Google (etc) indexing of data on page
-
I’ve just installed the plugin (on localhost site for now) and see that if I look at the page source of the page I have included a bibliography on, that no text appears and therefore Google (etc.) will not index the text (as it’s not there) and therefore it will not show up in search queries: is that right or am I missing something fundamental?
I did a quick check of this site https://peml.uwaterloo.ca/?page_id=73 who had posted on this forum, and sure enough if I Google some of the references on that page that are generated by Zotpress, they don’t show up on Google results.
-
Yes, I believe that’s true, because as I recall Zotpress is using AJAX (to be specific WordPress’s AJAX functions) to load content.
That’s a great pity as that makes the plugin fundamentally not useful for anyone who wants to share their data and for their data to be found by others – using the plugin means that all the references are effectively black boxed and not able to be found by people searching the internet.
Yes, it’s not ideal. Over the years Zotpress has gone back and forth (between cURL and AJAX), because there’s trade-offs either way. In the last big update, based on all the feedback I received (especially a survey I ran with current users), I went with syncing (accurate and automatic updating), loading speed, and user experience, and that meant AJAX, even though that led to the content becoming dynamic. For SEO, the hope is that other content will bring people to the website, and in any case many search engine’s algorithms are mysterious and ever-changing (ie., having your name listed many times on a page, such as in a personal publications list, might be a bad sign to search engine crawlers rather than a good one due to people trying to game Google’s system before).

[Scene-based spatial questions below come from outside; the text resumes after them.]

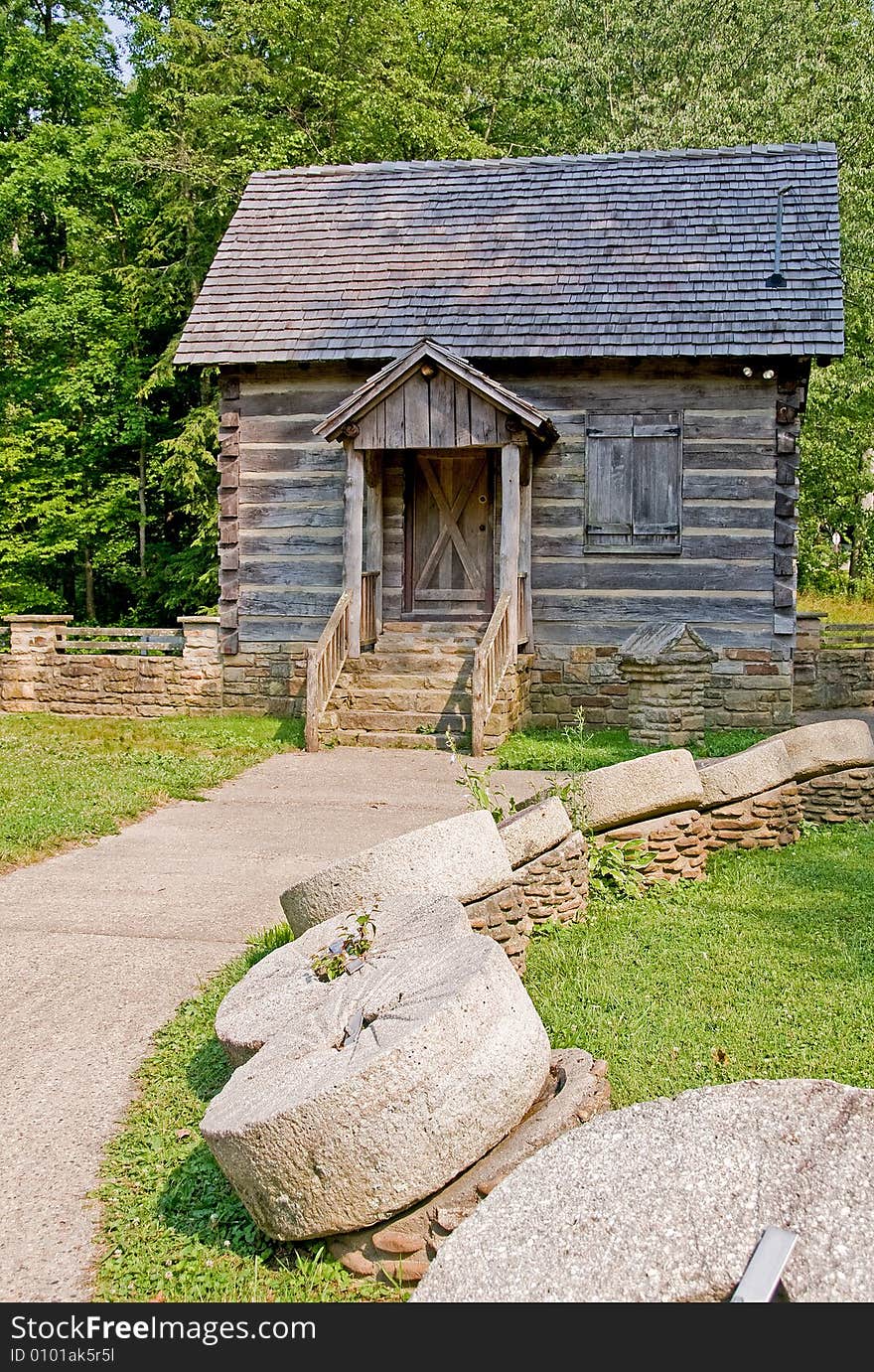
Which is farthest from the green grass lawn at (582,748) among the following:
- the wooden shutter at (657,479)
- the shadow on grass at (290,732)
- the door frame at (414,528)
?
the wooden shutter at (657,479)

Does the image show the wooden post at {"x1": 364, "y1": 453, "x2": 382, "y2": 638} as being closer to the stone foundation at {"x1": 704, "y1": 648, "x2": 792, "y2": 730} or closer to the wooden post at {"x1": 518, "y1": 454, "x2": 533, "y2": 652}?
the wooden post at {"x1": 518, "y1": 454, "x2": 533, "y2": 652}

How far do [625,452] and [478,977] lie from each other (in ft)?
39.1

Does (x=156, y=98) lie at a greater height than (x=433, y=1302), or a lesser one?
greater

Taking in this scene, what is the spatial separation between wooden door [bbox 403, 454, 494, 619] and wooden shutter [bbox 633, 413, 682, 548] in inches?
73.2

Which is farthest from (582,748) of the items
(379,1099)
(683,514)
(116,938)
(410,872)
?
(379,1099)

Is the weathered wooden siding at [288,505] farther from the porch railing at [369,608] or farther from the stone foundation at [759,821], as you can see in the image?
the stone foundation at [759,821]

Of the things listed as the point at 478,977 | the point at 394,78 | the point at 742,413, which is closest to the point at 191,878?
the point at 478,977

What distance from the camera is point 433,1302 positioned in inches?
126

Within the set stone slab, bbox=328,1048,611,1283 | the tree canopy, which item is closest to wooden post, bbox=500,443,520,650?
stone slab, bbox=328,1048,611,1283

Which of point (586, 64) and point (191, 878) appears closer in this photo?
point (191, 878)

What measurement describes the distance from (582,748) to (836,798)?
345 centimetres

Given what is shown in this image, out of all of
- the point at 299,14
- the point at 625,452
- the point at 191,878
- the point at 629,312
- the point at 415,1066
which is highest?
the point at 299,14

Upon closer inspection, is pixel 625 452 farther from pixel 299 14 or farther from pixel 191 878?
pixel 299 14

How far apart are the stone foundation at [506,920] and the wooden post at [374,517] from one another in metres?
8.85
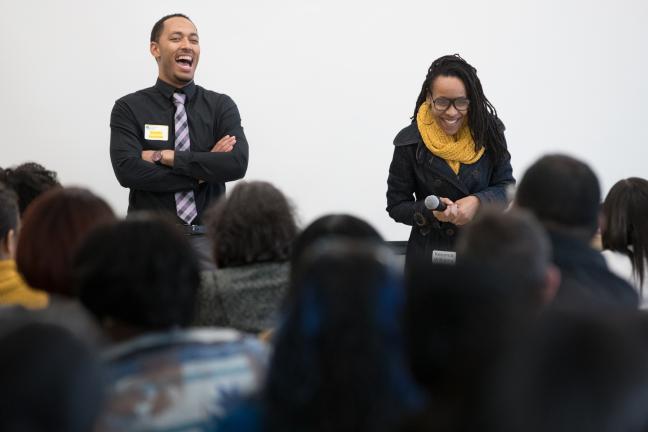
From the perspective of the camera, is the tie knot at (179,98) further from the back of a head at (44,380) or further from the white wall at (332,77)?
the back of a head at (44,380)

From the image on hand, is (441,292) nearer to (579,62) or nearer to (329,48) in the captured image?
(329,48)

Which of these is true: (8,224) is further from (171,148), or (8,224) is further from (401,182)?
(401,182)

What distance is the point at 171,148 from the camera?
3584mm

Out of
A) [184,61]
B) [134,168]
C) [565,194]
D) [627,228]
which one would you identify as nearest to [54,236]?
[565,194]

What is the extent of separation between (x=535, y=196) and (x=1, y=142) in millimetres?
3210

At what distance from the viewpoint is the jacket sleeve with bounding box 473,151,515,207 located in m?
3.50

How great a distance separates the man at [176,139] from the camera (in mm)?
3467

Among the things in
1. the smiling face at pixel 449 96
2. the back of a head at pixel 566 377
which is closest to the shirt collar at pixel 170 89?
the smiling face at pixel 449 96

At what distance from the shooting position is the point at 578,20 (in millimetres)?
5074

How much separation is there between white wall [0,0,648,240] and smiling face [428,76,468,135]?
4.32 feet

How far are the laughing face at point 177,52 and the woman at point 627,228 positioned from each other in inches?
73.9

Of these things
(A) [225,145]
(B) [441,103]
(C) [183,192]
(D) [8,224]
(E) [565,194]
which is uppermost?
(B) [441,103]

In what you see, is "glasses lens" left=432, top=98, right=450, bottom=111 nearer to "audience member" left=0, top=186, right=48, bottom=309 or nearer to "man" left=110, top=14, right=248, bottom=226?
"man" left=110, top=14, right=248, bottom=226

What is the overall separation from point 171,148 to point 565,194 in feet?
6.73
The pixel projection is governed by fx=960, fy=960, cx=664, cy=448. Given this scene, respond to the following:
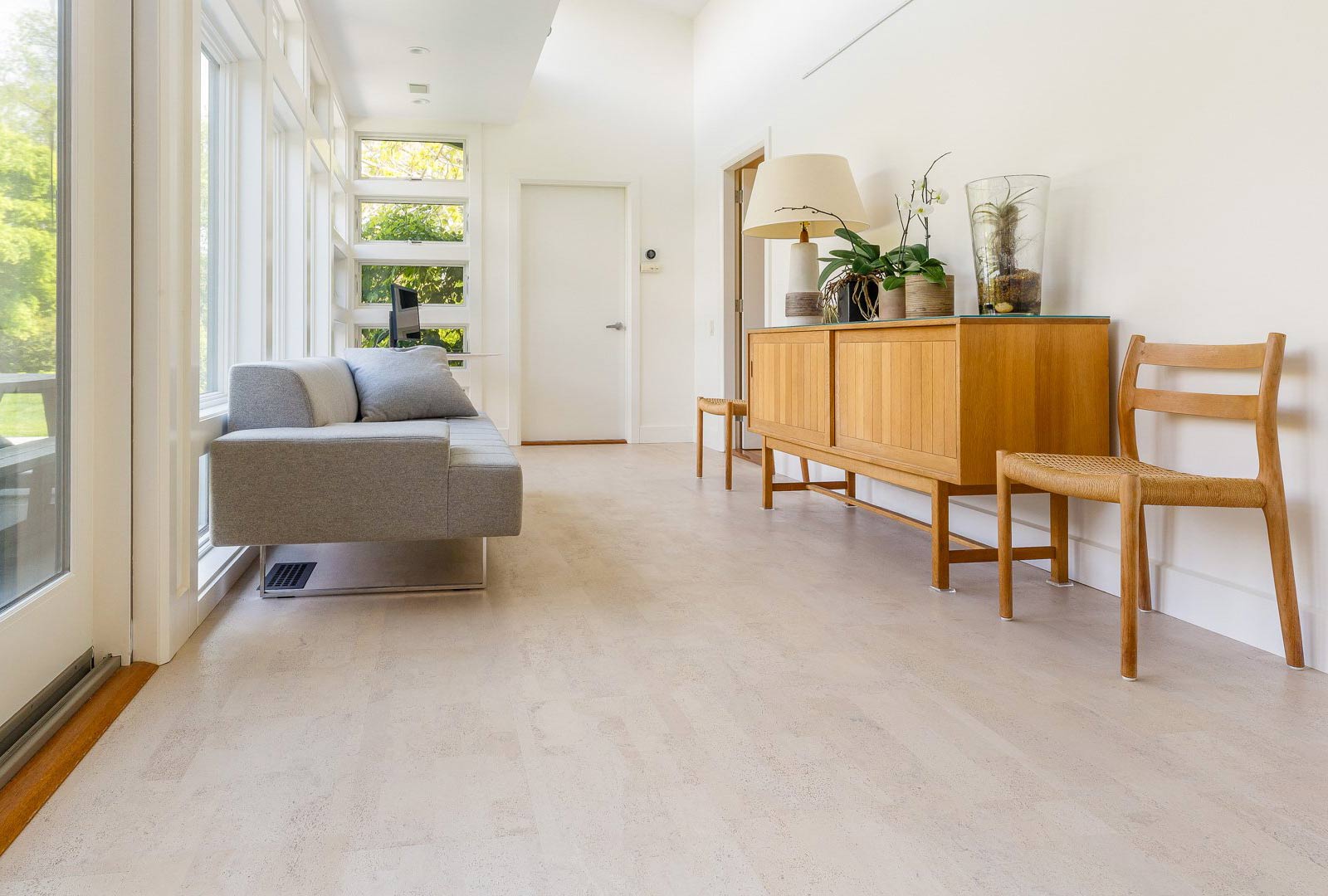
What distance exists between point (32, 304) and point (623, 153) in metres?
5.97

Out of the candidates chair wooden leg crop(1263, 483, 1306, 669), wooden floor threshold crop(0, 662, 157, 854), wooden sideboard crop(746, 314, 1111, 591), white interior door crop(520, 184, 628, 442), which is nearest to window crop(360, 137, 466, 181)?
white interior door crop(520, 184, 628, 442)

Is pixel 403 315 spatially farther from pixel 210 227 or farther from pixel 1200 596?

I’ve been pondering a combined version but it’s a very complicated plugin under the hood; developers are welcome to provide ideas.
Thanks for the reply.
Re. “having your name listed many times on a page, such as in a personal publications list, might be a bad sign to search engine crawlers rather than a good one due to people trying to game Google’s system before”. I would definitely disagree with that: I have one publications list and two long bibliographies and I’m fairly certain it is not a bad thing: not just for SEO, but for actual people to be able to find your site and content.I really do think for the information to be searchable and findable by people on the internet is crucial (sort of what the internet is for).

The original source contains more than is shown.